▶ [Exercise directions]: Convert the lines below into a numbered list, omitting any blank lines.

(Records of spatial reasoning questions)
########
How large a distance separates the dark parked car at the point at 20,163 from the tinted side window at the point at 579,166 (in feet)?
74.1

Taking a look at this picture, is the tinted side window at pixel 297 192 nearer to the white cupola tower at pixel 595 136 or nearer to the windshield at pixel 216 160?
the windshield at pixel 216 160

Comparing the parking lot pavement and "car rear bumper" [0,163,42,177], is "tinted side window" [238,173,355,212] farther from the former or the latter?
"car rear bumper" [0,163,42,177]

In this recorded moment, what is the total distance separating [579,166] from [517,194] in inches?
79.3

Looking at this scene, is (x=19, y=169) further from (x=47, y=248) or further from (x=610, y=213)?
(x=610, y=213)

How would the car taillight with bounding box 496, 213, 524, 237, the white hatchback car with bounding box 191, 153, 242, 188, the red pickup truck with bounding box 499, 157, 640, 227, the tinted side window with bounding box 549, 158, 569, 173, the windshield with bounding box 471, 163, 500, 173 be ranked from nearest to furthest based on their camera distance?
########
▶ [Answer for the task]:
1. How large a distance separates the dark parked car at the point at 20,163 from the tinted side window at the point at 579,166 (in feet)?
2. 74.1
3. Taking a look at this picture, is the tinted side window at pixel 297 192 nearer to the white cupola tower at pixel 595 136 or nearer to the windshield at pixel 216 160?
4. the windshield at pixel 216 160
5. Comparing the parking lot pavement and "car rear bumper" [0,163,42,177], is "tinted side window" [238,173,355,212] farther from the former or the latter?
6. "car rear bumper" [0,163,42,177]
7. In this recorded moment, what is the total distance separating [579,166] from [517,194] in inches?
8. 79.3
9. Looking at this scene, is (x=19, y=169) further from (x=47, y=248) or further from (x=610, y=213)?
10. (x=610, y=213)
11. How would the car taillight with bounding box 496, 213, 524, 237, the white hatchback car with bounding box 191, 153, 242, 188, the red pickup truck with bounding box 499, 157, 640, 227, the tinted side window with bounding box 549, 158, 569, 173, the windshield with bounding box 471, 163, 500, 173 be ranked from nearest to furthest based on their camera distance?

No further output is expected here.